What does it exactly mean when we say that a photon or light is "frozen" at the event horizon?

Question

Objects on this site are said to "freeze" at the event horizon, but what about photons themselves?

I have read this question:

At the event horizon $v_{eff} = 0$ and the light beam is frozen at the horizon unable to move outwards.

If you shoot a light beam behind the event horizon of a black hole, what happens to the light?

And this one:

At large distances (large r) the velocity tends to 1 (i.e. c) but close to the black hole it decreases, and falls to zero at the event horizon. But, but, but, be absolutely clear what you're calculating. All you're calculating is the speed of light in your co-ordinate system i.e. the result you get applies only to you. Other observers in other places will calculate a different value, and every observer everywhere will find the local speed of light to have the same value of c.

Speed of light in a gravitational field?

Now two very important rules about photons/light that come to mind:

1. photons (or classically light) do not have a rest frame (special relativity)

2. photons (or light) can never be brought to rest (they move at speed c always)

The speed of photons is always c, when measured locally in vacuum. This question is about a non-local measurement.

However, when I measure the speed of light based on the second answer above, I get zero at the event horizon, which might be interpreted, as being at rest, that is having a rest frame (from an external point of view).

Question:

1. What does it exactly mean when we say that a photon or light is "frozen" at the event horizon?

Answer 1

It doesn't mean a lot.

Event horizons are outward-moving lightlike surfaces, but the curvature is such that usually their overall size doesn't increase (except during black hole formation, accretion of matter, and mergers).

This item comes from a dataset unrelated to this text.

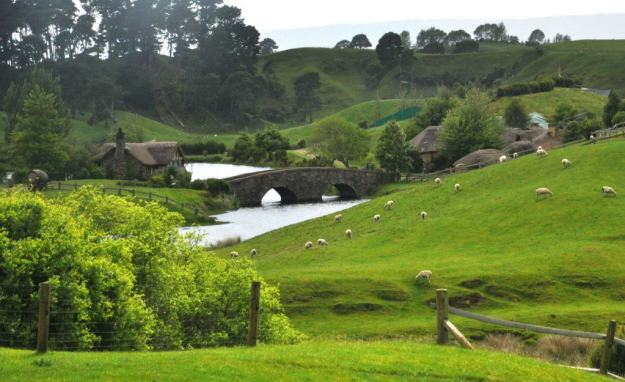 An image of sheep on a green field beside the stone bridge at Hobbiton in New Zealand. Photography by Frame To Frame - Bob and Jean.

If you cover a part of the event horizon with local inertial coordinates, the speed of the light on the horizon is $c$ with respect to those coordinates. But there isn't any inertial or approximately inertial coordinate system that covers the entire horizon (because of spacetime curvature). Some common coordinate systems that do cover the whole horizon use an $r$ coordinate that is constant on the horizon (when it isn't expanding). The $dr/dt$ speed of outward-moving light on the horizon is therefore zero. The same light at the same time has a speed of $c$ in the inertial coordinates. The light isn't at rest. It's moving at the speed of light, which just happens to be $0$ in certain coordinate systems.

Answer 2

As far as I understand, you won't see visible light as it is. Anything you see will be highly red-shifted. By frozen, we mean that we will never see it fall inside the black hole. From the perspective of a distant viewer, it will seem like it takes an infinite amount of time to cross the event horizon, because of time dilation. But if a person were, say, hypothetically riding on that photon, he would find it crossing the event horizon in a finite amount of time. And he would measure its speed to be c.

Answer 3

This is on the general expression "frozen light" .

In this article

A pulse of light has been stopped in its tracks with all its photons intact, reveal US physic

In a vacuum, light travels at the phenomenal speed of approximately 300,000,000 metres per second. Scientists can exploit the way that the electric and magnetic fields in light interact with matter to slow it down.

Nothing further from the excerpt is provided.